Hey - struggling with this one and couldn't find any obvious stackoverflow examples answering the question - I'm sure I'm missing an obvious argument step here, but any help would be appreciated!
I have ~60GB of csv weather data scattered across 366 folders containing ~100 files each of about 1-2MB, so roughly 36,600 files. Way too much to keep in memory! So, I thought - let's iterate over all these files and load them into a local DB like duckdb
or RSQLite
and query results from there! If the results aren't in memory, we should be OK, right?
So, did something like this:
library(readr)
library(DBI)
library(duckdb)
library(dbplyr)
con <- dbConnect(duckdb::duckdb(), dbname = "Output-Files/WX-DB.duckdb")
wx_file <- read_csv("Input-Data/directory/20220101/11052.csv")
wx_spec <- spec(wx_file)
wx_colnames <- colnames(wx_file)
copy_to(con, wx_file)
wx_file_remote <- tbl(con, "wx_file")
rows_delete(x = wx_file_remote, y = wx_file, copy = TRUE, unmatched = "ignore")
The theory here is we instantiate a local database, read in one of the files as a sample to get the spec and column names, copy it over to get the schema and then delete all the rows so we don't need to ignore the sample file in the full load.
Unfortunately, something weird happens here - the DB file doesn't grow!

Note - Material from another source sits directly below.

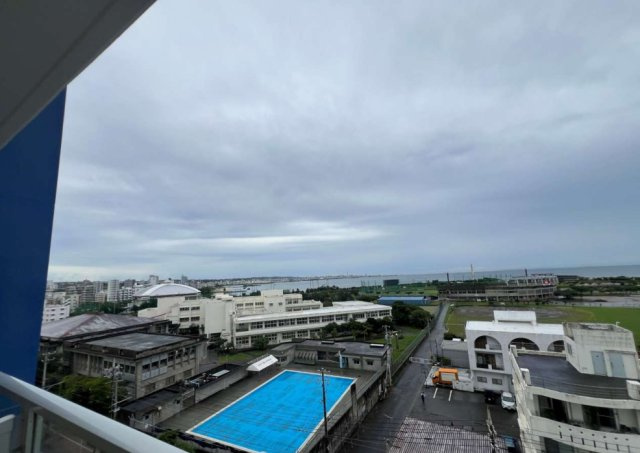ワイズエステムコート北谷美浜センタータワー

If I call:
dbDisconnect(conn = con)
con <- dbConnect(duckdb::duckdb(), dbname = "Output-Files/WX-DB.duckdb")
wx_file_remote <- tbl(con, "wx_file")
I get:
Error in `db_query_fields.DBIConnection()`:
! Can't query fields.
Caused by error:
! rapi_prepare: Failed to prepare query SELECT *
FROM wx_file AS q02
WHERE (0 = 1)
Error: Catalog Error: Table with name wx_file does not exist!
Did you mean "pg_type"?
LINE 2: FROM wx_file AS q02
Where'd my table go! I get similar results with RSQLite:
Error in `db_query_fields.DBIConnection()`:
! Can't query fields.
Caused by error:
! no such table: wx_file
Run `rlang::last_error()` to see where the error occurred.
As far as I can tell, even though I (think) I'm asking for the DB to not be created in-memory, it's doing it anyway, and I can't find any consistent way of making it not do that. That's confirmed by doing the following:
library(purrr)
library(dplyr)
library(stringr)
dir <- dir(path = "Input-Data/directory/")
purrr::walk(dir, ~ {
files <- dir(path = str_c("Input-Data/directory/", .x, "/", sep = "")) %>% str_c("Input-Data/directory/", .x, "/", ., sep = "")
tmp <- read_csv(files, col_types = wx_spec, col_names = wx_colnames, num_threads = 1, lazy = TRUE)
rows_append(wx_file_remote, tmp, in_place = TRUE, copy = TRUE)
rm(tmp)
gc()
}, .progress = TRUE)
Which quickly annihilates the relatively little local RAM I have.
What am I missing here? Real "feel like I'm taking crazy pills" situation. Sure I'm missing something obvious.